На исходе августа массы персидских войск обложили неприступную Мигри, в то время как почти весь мигринский гарнизон лежал в лихорадке, и крепость обратилась в огромный лазарет, где умирало по несколько человек ежедневно. В течение совсем короткого времени семнадцатый егерский полк переменил трех шефов: полковников Асеева, Снаксарева и Живковича; число больных солдат возросло до шестисот человек, так что под ружьем из двух батальонов не осталось и двухсот егерей.
«Но эти егеря, – как говорит историк Эриванского полка, – были те железные люди, закаленные в походах Карягина и Котляревского, которые привыкли побеждать с малым числом сильных противников… и трудная эпоха была пережита ими со славой».
Первое нападение персиян было на пикеты, окружавшие Мигри. Майор Дьячков, командовавший крепостью после отъезда Котляревского, выдвинул на помощь пикетам резерв и с упорным мужеством выдержал неравную битву. Раненный, он все-таки не оставил командования, пока наконец неприятель не был обращен в совершенное бегство.
Тогда персияне обратились к иному способу действий. Выбрав темную ненастную ночь, они переправились через Аракс и заняли Мигринские сады так скрытно, что в крепости узнали об этом только под утро, когда штабс-капитан Баратов с сорока егерями пошел занимать обычный дневной пост на Араксе. Подходя к садам, он первый заметил засаду и, остановившись, послал известить об этом в крепости. Никто не предполагал, что персияне засели здесь в значительных силах, а потому из Мигри отправили тотчас две небольшие команды, чтобы отрезать неприятелю отступление. Вправо пошел капитан Чернявский, влево – прапорщик Вербицкий. Но едва началась перестрелка, как персияне вдруг двинулись из садов густыми колоннами и с криком бросились на русских. Изнемогая под натиском громадной толпы, солдаты стали подаваться назад, отбиваясь штыками и прикладами. Скоро капитан Чернявский был ранен, а из ста тридцати егерей сорок были убиты или захвачены в плен. Неприятель, заранее торжествуя победу, шел прямо на крепость, но там уже били тревогу. Майор Терешкевич наскоро собрал из лазаретов сто пять полубольных солдат и, кинувшись с ними в штыки, остановил стремительный напор персиян. Между тем отступившие егеря оправились, и после трехчасового боя персияне бежали, преследуемые вплоть до Аракса.
Главнокомандующий маркиз Паулуччи объявил тем не менее выговор Чернявскому и Баратову за их отступление.
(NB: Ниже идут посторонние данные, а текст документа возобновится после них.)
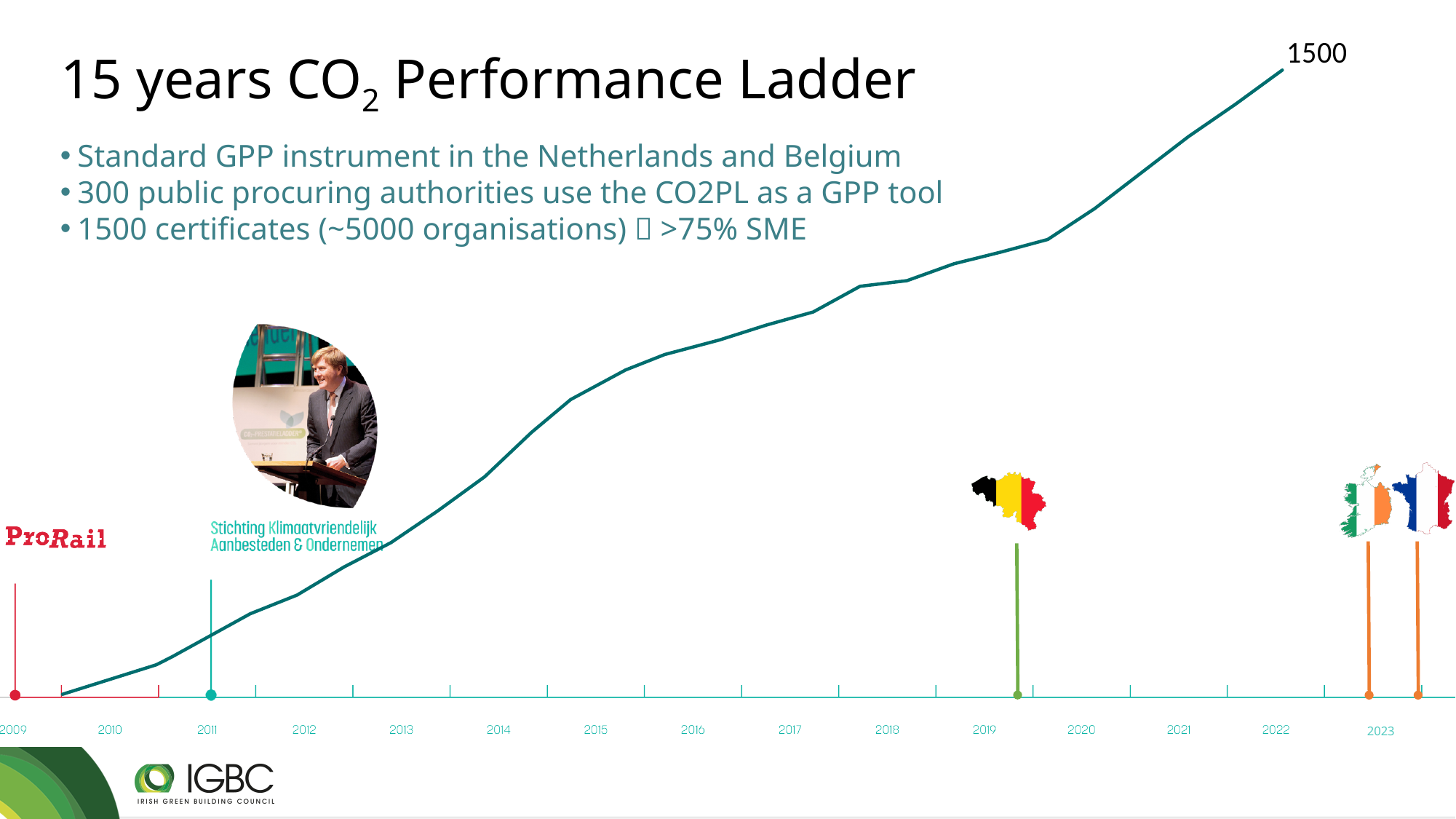
What kind of chart is shown on the slide? line chart Which year has the larger value on the line, 2012 or 2015? 2015 Which year has the larger value on the line, 2020 or 2016? 2020 How many year labels are shown along the x axis? 15 What is the first year shown on the x axis? 2009 Which country's map is shown above the 2019 marker on the timeline? Belgium What is the title of the slide containing the chart? 15 years CO2 Performance Ladder Which year on the x axis has the highest value on the line? 2023 What value is labelled at the end of the line in 2023? 1500 Do the values on the line rise or fall from 2009 to 2023? rise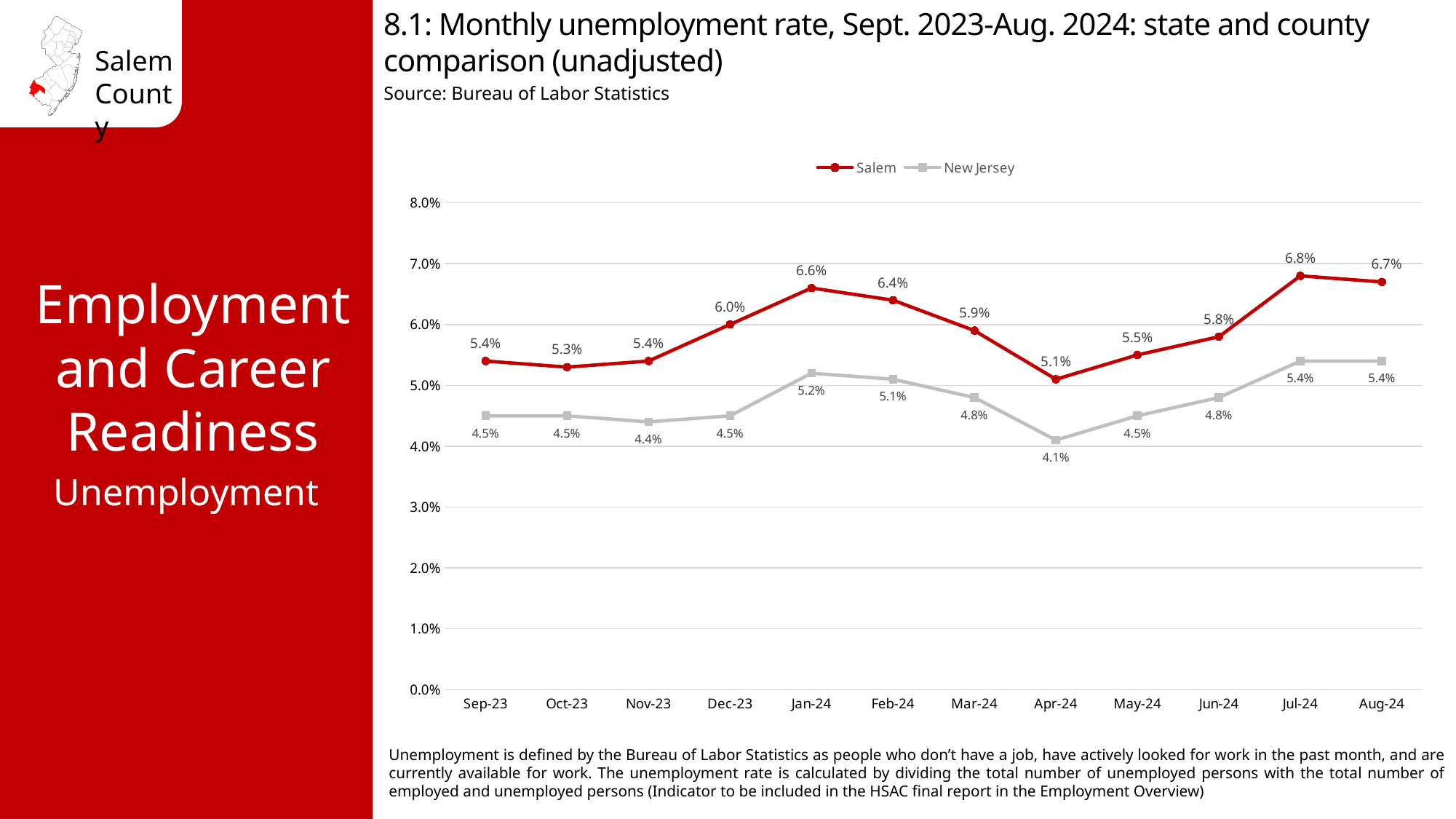
Did the Salem unemployment rate rise or fall from Apr-24 to Jul-24? Rise What is the difference between the Salem and New Jersey unemployment rates in Aug-24? 1.3% In which month did Salem have its highest unemployment rate? Jul-24 Is the Salem unemployment rate in Jul-24 greater or less than 6.0%? greater How many series does the legend list? 2 How many months are plotted on the x axis? 12 What was the New Jersey unemployment rate in Apr-24? 4.1% In which month did New Jersey have its lowest unemployment rate? Apr-24 What was the Salem unemployment rate in Jan-24? 6.6% Which series had the higher unemployment rate in Mar-24, Salem or New Jersey? Salem What kind of chart is shown on the slide? Line chart What is the source cited for the chart? Bureau of Labor Statistics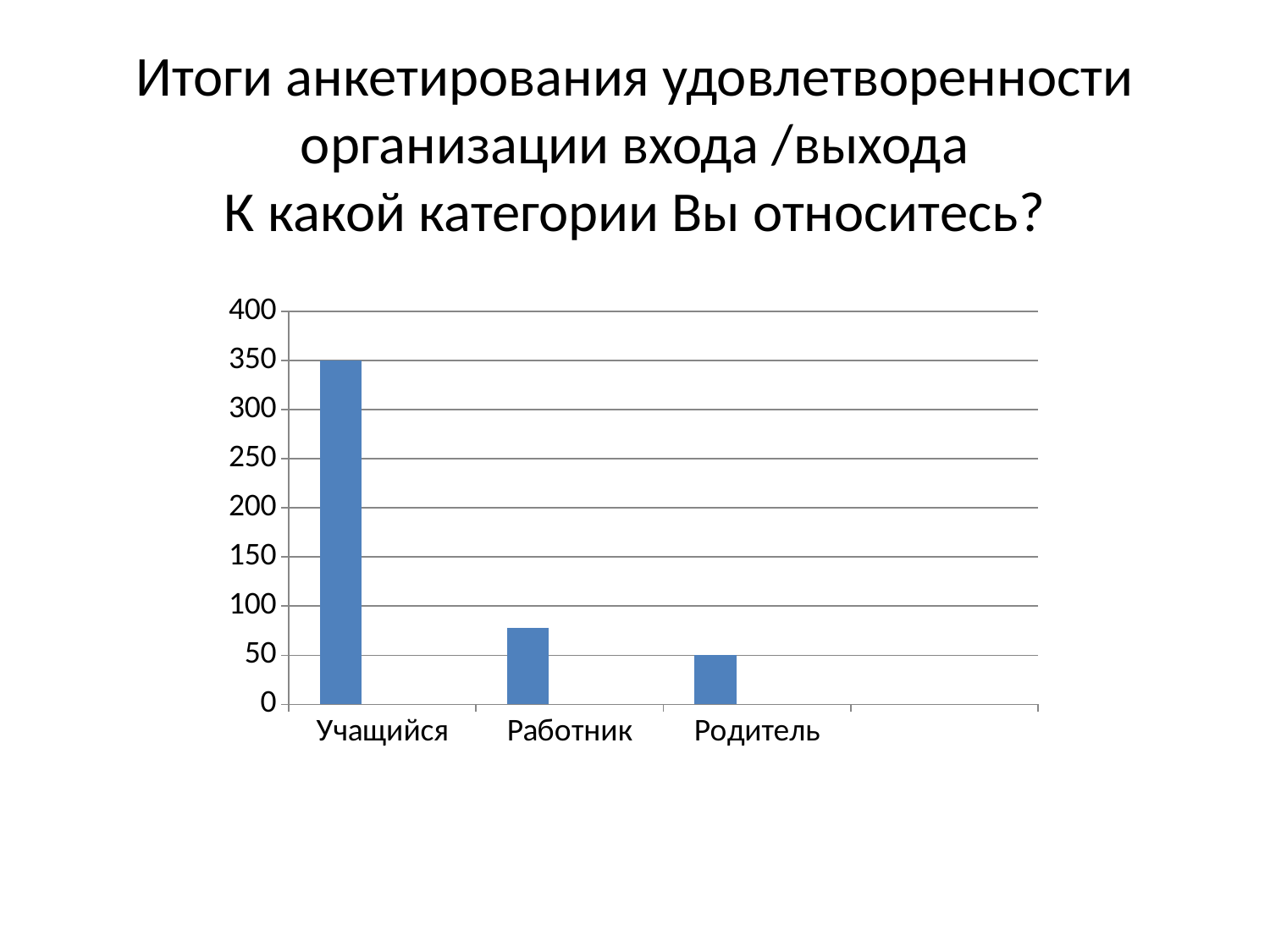
Is the value for Работник greater or less than 100? less What type of chart is shown on the slide? bar chart Which is larger, the value for Работник or the value for Родитель? Работник Which category has the lowest value? Родитель How many labelled categories are shown on the x axis? 3 What is the difference between the values for Учащийся and Родитель? 300 What is the value for Родитель? 50 What is the value for Учащийся? 350 Is the value for Работник greater or less than 50? greater What question does the slide title say the chart answers? К какой категории Вы относитесь? Which category has the highest value? Учащийся Do the values rise or fall from left to right along the x axis? fall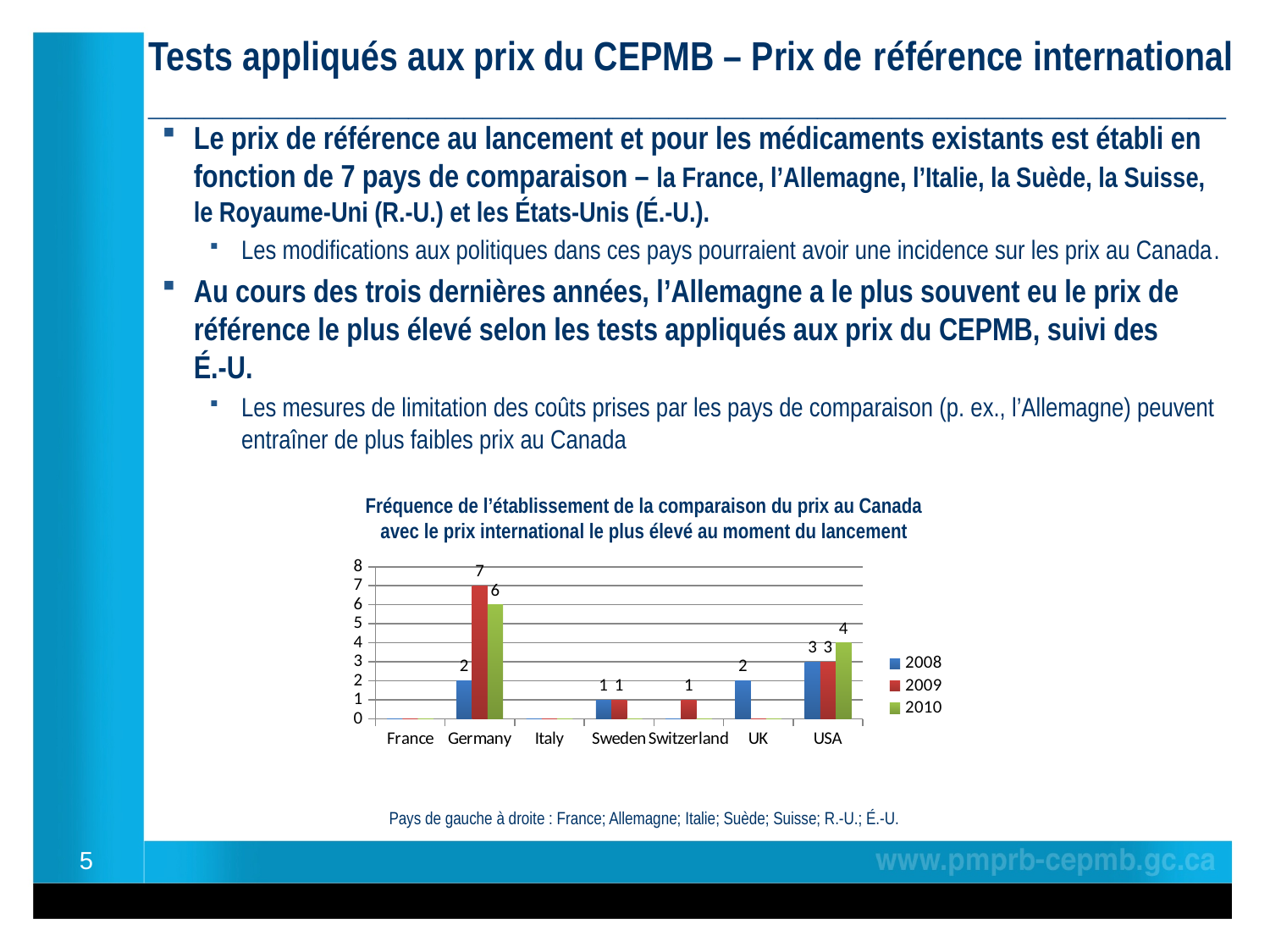
How many countries are shown on the x axis of the chart? 7 What is the difference between the 2009 and 2010 values for Germany? 1 Is the 2009 value for Germany greater or less than 5? greater Which is larger for USA, the 2008 value or the 2010 value? 2010 Which country has the highest 2009 value? Germany What is the 2008 value for Sweden? 1 What is the 2008 value for UK? 2 How many series does the chart legend list? 3 What is the 2009 value for Germany? 7 What type of chart is shown on the slide? bar chart Which series is shown in green in the chart legend? 2010 What is the 2010 value for USA? 4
Он находил, что при тогдашнем положении Кавказского корпуса только одна отчаянная храбрость могла спасти наше господство в Закавказском крае, и в этих видах благодарил особенно Дьячкова и Терешкевича, которые впоследствии еще более оправдали лестное о них мнение главнокомандующего[52].
Нельзя не сказать, однако же, что в общем результате действия Баратова и Чернявского оказались, несмотря на суровый отзыв о них маркиза Паулуччи, весьма хорошо обдуманными. Подавляемые числом неприятеля, они отступали без страха, в порядке и затем, воспользовавшись первым удобным случаем, сами перешли в наступление и гнали персиян до Аракса. Если бы они отступили вследствие робости, то сто полубольных солдат Терешкевича едва могли бы восстановить их нравственные силы.
Нужно сказать, что в то самое время, когда Аббас-Мирза истощался в бесплодных усилиях против Мигри, в Карсе сосредоточился сильный турецкий корпус под начальством эрзерумского сераскира, ожидавшего только прибытия союзных войск из Эривани и Трапезунда, чтобы открыть наступательные действия против Гумров. На исходе августа эриванский сардарь Гуссейн-Кули-хан действительно соединился с ним у Мазагберда. Но тут неожиданно для всех случилось такое обстоятельство, которое разом расстроило все планы союзников.
30 августа персидский и турецкий военачальники съехались приветствовать друг друга, и когда свита их по обычаю начала джигитовку, один из куртинов, несясь посреди поднявшейся пыли мимо сераскира, вдруг выстрелил в него из пистолета и нанес ему смертельную рану в голову. Впоследствии оказалось, что этот куртин был подкуплен мазагбертским владельцем, с давнего времени питавшим затаенную вражду к Турции. Последствия этой измены не замедлили обнаружиться. Едва полумертвого сераскира отправили в Карс, за ним потянулось все турецкое войско; лишившись своего начальника, оно уже не считало себя более связанным никакой клятвой и разошлось по домам. Эриванский сардарь также поспешил отступить к Эривани, а вслед за тем ушел в Батум и трапезундский паша, следуя пословице: «Один в поле не воин».